◆ Task requirements: Locate the string "zoneid" in the listing below. Copy every line where it is found.

◆ Data supplied:

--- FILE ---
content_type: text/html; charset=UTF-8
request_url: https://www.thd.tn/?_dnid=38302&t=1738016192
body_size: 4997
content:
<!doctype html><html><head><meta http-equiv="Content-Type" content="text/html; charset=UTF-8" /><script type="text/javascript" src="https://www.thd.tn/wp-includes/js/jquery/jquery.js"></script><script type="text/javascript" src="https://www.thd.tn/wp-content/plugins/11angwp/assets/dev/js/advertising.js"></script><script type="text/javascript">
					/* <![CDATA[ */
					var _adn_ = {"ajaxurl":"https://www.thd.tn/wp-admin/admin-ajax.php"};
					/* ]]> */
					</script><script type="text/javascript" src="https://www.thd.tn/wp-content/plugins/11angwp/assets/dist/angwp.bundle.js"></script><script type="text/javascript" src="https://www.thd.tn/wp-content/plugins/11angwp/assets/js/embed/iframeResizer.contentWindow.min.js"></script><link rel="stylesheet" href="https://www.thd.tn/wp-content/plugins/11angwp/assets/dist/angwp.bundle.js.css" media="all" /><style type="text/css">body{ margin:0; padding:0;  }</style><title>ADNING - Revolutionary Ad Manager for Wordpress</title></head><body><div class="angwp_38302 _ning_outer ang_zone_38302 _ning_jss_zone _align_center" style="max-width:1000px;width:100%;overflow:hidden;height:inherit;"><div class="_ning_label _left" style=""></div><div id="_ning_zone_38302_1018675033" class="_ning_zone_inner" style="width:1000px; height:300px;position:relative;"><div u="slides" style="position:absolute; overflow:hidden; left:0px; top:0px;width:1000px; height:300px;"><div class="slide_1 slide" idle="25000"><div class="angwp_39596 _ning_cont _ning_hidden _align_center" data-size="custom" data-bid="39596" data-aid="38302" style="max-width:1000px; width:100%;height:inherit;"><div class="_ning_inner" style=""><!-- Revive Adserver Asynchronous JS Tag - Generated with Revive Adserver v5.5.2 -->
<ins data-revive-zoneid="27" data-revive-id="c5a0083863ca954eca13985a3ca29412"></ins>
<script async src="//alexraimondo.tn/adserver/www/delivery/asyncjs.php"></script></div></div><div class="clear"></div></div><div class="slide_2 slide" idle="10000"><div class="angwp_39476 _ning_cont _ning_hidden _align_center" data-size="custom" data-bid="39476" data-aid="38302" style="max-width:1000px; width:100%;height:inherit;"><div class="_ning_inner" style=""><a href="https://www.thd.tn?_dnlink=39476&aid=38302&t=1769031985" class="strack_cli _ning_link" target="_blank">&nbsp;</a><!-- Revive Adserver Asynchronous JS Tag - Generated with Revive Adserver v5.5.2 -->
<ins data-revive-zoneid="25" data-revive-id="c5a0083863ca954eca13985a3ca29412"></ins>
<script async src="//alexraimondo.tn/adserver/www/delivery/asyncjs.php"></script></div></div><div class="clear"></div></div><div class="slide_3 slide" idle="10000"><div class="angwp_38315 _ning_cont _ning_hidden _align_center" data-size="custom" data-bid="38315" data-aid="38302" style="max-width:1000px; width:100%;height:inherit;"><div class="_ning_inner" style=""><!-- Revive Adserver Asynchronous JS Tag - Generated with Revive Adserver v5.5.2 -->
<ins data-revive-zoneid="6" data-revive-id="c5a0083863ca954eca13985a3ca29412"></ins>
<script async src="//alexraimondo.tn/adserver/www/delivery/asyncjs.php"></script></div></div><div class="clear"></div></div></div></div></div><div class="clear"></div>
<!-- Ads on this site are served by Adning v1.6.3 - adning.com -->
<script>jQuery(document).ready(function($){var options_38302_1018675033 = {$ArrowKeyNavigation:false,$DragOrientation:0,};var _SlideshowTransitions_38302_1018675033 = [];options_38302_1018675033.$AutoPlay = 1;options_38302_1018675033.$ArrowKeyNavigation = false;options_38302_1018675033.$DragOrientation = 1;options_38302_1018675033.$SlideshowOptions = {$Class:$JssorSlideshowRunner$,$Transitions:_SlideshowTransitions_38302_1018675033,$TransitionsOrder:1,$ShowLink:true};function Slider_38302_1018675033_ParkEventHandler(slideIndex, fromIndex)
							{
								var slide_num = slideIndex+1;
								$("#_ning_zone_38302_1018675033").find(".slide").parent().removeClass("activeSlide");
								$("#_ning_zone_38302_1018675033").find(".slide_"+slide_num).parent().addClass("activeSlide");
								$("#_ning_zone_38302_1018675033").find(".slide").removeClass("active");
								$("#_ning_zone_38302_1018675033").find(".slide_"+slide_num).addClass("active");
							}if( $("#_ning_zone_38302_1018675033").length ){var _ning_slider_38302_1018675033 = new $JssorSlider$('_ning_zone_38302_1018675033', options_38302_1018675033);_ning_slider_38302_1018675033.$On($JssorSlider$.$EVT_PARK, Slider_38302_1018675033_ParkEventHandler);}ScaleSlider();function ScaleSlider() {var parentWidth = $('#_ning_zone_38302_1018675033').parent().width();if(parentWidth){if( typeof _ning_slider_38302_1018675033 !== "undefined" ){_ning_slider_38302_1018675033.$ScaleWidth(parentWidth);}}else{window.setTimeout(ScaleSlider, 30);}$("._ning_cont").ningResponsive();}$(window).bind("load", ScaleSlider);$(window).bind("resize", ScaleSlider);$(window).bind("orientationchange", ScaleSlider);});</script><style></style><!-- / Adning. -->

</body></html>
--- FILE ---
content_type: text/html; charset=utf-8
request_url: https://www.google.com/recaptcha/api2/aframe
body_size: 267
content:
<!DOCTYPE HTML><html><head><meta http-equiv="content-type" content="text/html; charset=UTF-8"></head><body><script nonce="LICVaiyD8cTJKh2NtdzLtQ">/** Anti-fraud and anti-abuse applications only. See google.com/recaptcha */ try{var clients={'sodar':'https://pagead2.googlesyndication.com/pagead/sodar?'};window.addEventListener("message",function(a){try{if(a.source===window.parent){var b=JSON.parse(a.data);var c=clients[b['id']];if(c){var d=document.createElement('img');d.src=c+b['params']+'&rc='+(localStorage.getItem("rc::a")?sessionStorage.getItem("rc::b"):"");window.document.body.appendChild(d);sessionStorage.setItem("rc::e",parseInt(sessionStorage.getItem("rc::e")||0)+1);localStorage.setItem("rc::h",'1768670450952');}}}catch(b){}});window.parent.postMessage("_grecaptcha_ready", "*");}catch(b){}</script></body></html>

◆ Response:
<ins data-revive-zoneid="27" data-revive-id="c5a0083863ca954eca13985a3ca29412"></ins>
<ins data-revive-zoneid="25" data-revive-id="c5a0083863ca954eca13985a3ca29412"></ins>
<ins data-revive-zoneid="6" data-revive-id="c5a0083863ca954eca13985a3ca29412"></ins>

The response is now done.